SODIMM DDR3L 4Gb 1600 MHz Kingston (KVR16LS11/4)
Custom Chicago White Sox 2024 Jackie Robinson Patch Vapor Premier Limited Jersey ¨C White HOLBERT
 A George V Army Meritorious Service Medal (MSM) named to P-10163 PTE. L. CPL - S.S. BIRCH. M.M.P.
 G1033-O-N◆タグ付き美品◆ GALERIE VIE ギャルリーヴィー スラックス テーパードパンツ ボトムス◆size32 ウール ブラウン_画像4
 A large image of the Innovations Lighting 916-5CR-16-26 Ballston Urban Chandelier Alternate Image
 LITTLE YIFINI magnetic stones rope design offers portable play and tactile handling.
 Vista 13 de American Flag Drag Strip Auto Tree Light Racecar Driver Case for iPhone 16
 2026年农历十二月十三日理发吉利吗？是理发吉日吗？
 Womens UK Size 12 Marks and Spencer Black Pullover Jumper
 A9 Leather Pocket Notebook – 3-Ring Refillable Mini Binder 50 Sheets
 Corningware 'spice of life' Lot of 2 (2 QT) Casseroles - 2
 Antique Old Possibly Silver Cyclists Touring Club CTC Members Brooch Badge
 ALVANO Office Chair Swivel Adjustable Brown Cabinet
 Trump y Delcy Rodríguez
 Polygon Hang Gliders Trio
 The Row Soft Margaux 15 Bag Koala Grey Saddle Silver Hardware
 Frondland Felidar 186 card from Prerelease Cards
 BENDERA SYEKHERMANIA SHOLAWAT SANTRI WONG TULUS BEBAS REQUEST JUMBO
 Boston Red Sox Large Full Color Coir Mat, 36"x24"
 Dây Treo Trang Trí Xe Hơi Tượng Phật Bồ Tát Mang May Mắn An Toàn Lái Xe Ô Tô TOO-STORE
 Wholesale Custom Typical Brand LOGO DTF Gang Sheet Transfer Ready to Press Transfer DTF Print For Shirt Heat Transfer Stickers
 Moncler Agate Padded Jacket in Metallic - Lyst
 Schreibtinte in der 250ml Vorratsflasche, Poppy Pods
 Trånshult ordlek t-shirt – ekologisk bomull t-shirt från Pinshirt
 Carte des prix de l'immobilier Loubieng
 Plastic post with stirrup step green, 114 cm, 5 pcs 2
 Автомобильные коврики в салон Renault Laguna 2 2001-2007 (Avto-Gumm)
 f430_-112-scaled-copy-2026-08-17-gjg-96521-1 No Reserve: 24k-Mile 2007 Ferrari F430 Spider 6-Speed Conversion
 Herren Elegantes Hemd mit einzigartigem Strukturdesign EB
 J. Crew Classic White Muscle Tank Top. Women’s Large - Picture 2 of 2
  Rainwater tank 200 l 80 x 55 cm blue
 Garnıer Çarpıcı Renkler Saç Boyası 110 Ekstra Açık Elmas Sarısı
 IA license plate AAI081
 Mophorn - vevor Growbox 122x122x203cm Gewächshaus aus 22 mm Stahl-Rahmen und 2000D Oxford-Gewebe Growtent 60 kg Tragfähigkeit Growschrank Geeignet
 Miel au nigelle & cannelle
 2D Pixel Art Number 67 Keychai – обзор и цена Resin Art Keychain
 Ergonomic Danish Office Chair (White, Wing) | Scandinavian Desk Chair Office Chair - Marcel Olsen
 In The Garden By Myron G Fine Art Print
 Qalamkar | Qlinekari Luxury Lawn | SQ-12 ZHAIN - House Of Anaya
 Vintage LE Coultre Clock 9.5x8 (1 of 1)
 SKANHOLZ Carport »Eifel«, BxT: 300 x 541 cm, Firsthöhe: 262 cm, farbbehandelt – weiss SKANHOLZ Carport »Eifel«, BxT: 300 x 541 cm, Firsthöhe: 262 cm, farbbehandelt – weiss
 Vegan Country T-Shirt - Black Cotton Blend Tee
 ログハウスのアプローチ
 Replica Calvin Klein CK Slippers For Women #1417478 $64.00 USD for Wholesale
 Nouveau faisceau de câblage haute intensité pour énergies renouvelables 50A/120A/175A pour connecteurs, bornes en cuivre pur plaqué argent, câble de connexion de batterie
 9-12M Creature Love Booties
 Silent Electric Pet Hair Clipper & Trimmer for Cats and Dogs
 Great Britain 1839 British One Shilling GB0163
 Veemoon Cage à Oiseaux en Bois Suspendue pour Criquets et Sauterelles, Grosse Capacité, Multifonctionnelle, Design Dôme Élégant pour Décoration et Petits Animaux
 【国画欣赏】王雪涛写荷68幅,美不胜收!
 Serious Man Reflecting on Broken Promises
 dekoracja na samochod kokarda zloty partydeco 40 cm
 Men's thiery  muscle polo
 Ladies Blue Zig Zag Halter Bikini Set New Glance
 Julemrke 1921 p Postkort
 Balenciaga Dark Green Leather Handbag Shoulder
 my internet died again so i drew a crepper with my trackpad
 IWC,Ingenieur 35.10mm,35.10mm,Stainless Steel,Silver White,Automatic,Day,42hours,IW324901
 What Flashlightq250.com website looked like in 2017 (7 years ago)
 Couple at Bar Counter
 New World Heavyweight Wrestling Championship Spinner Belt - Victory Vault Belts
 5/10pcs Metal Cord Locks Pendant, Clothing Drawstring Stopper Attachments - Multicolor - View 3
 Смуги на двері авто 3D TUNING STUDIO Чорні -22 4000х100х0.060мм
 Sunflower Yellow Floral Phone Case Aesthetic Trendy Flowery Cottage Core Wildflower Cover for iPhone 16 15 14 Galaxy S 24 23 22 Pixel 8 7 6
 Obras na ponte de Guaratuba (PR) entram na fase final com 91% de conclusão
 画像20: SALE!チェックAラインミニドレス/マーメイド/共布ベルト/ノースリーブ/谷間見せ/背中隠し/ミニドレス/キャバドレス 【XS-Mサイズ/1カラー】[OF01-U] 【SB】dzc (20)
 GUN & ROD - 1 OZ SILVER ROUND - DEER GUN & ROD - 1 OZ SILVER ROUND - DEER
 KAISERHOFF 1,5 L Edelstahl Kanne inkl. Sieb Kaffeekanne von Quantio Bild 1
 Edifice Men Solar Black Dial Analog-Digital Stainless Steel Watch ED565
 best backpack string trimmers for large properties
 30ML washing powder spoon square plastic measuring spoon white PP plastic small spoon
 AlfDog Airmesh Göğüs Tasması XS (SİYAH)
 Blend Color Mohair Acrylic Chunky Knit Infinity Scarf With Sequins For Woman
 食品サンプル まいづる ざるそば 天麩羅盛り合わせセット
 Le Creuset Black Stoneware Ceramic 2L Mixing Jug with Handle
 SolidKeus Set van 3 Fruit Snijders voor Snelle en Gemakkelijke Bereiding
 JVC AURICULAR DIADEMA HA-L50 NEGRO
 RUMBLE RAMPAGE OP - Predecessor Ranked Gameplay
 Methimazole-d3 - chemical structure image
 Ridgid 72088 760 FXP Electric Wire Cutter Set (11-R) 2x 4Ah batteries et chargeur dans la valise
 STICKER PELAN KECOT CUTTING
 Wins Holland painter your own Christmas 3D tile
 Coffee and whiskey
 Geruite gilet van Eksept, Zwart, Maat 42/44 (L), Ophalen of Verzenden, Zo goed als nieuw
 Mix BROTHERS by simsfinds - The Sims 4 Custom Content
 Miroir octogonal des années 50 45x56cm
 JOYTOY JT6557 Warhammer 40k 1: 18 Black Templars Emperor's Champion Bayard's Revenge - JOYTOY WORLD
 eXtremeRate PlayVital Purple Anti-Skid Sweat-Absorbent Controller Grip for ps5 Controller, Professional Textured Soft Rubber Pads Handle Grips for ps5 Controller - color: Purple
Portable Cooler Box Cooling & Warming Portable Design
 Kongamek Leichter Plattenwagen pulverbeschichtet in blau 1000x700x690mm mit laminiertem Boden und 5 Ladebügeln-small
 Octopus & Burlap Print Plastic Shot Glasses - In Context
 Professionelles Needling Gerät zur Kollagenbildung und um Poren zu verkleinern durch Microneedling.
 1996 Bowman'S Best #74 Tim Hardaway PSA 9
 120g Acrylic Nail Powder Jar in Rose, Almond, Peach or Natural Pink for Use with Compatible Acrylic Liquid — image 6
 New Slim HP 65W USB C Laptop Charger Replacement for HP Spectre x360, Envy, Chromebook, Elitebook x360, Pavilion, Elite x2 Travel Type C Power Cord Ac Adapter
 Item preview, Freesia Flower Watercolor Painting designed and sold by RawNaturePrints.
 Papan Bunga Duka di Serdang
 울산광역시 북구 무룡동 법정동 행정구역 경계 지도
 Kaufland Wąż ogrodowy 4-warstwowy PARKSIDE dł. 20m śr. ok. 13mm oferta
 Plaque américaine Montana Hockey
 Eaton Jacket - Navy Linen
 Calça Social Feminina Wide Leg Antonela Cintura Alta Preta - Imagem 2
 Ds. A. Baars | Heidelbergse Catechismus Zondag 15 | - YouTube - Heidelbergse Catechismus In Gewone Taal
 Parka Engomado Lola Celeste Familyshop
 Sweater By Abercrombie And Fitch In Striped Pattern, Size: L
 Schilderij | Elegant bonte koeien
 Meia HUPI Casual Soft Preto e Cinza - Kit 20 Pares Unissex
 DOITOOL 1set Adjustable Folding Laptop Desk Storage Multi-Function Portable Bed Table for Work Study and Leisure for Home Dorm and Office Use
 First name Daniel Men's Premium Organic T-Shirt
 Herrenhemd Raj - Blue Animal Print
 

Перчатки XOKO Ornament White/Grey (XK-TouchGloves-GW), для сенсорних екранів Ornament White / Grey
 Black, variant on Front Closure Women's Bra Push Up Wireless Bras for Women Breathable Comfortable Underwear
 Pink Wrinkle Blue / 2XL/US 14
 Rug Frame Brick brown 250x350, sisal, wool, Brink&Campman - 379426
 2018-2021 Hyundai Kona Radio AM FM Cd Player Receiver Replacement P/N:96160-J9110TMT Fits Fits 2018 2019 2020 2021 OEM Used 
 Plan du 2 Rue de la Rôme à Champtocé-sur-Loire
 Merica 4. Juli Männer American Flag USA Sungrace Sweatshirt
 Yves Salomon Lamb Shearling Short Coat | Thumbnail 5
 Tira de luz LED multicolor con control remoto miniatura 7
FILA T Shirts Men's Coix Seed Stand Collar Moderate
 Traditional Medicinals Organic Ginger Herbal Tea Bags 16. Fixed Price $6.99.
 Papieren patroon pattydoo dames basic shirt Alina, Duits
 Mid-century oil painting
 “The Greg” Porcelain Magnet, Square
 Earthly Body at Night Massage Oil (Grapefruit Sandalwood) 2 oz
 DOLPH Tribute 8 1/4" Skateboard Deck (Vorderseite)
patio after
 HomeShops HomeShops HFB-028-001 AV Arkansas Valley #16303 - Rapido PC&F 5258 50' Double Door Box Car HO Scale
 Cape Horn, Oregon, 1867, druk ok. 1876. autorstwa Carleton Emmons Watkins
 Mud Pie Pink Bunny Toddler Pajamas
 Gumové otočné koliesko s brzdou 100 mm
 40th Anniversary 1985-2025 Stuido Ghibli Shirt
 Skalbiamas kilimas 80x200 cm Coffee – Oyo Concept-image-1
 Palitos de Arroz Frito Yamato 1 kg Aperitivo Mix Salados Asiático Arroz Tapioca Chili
::::
When the line with "Vintage LE Coultre Clock 9.5x8 (1 of 1)" is reached in the data above, start copying there, and copy each line exactly until the line with "Balenciaga Dark Green" has been copied; copy nothing else.

* _ANSWER FOR THIS EXERCISE_:
 Vintage LE Coultre Clock 9.5x8 (1 of 1)
 SKANHOLZ Carport »Eifel«, BxT: 300 x 541 cm, Firsthöhe: 262 cm, farbbehandelt – weiss SKANHOLZ Carport »Eifel«, BxT: 300 x 541 cm, Firsthöhe: 262 cm, farbbehandelt – weiss
 Vegan Country T-Shirt - Black Cotton Blend Tee
 ログハウスのアプローチ
 Replica Calvin Klein CK Slippers For Women #1417478 $64.00 USD for Wholesale
 Nouveau faisceau de câblage haute intensité pour énergies renouvelables 50A/120A/175A pour connecteurs, bornes en cuivre pur plaqué argent, câble de connexion de batterie
 9-12M Creature Love Booties
 Silent Electric Pet Hair Clipper & Trimmer for Cats and Dogs
 Great Britain 1839 British One Shilling GB0163
 Veemoon Cage à Oiseaux en Bois Suspendue pour Criquets et Sauterelles, Grosse Capacité, Multifonctionnelle, Design Dôme Élégant pour Décoration et Petits Animaux
 【国画欣赏】王雪涛写荷68幅,美不胜收!
 Serious Man Reflecting on Broken Promises
 dekoracja na samochod kokarda zloty partydeco 40 cm
 Men's thiery  muscle polo
 Ladies Blue Zig Zag Halter Bikini Set New Glance
 Julemrke 1921 p Postkort
 Balenciaga Dark Green Leather Handbag Shoulder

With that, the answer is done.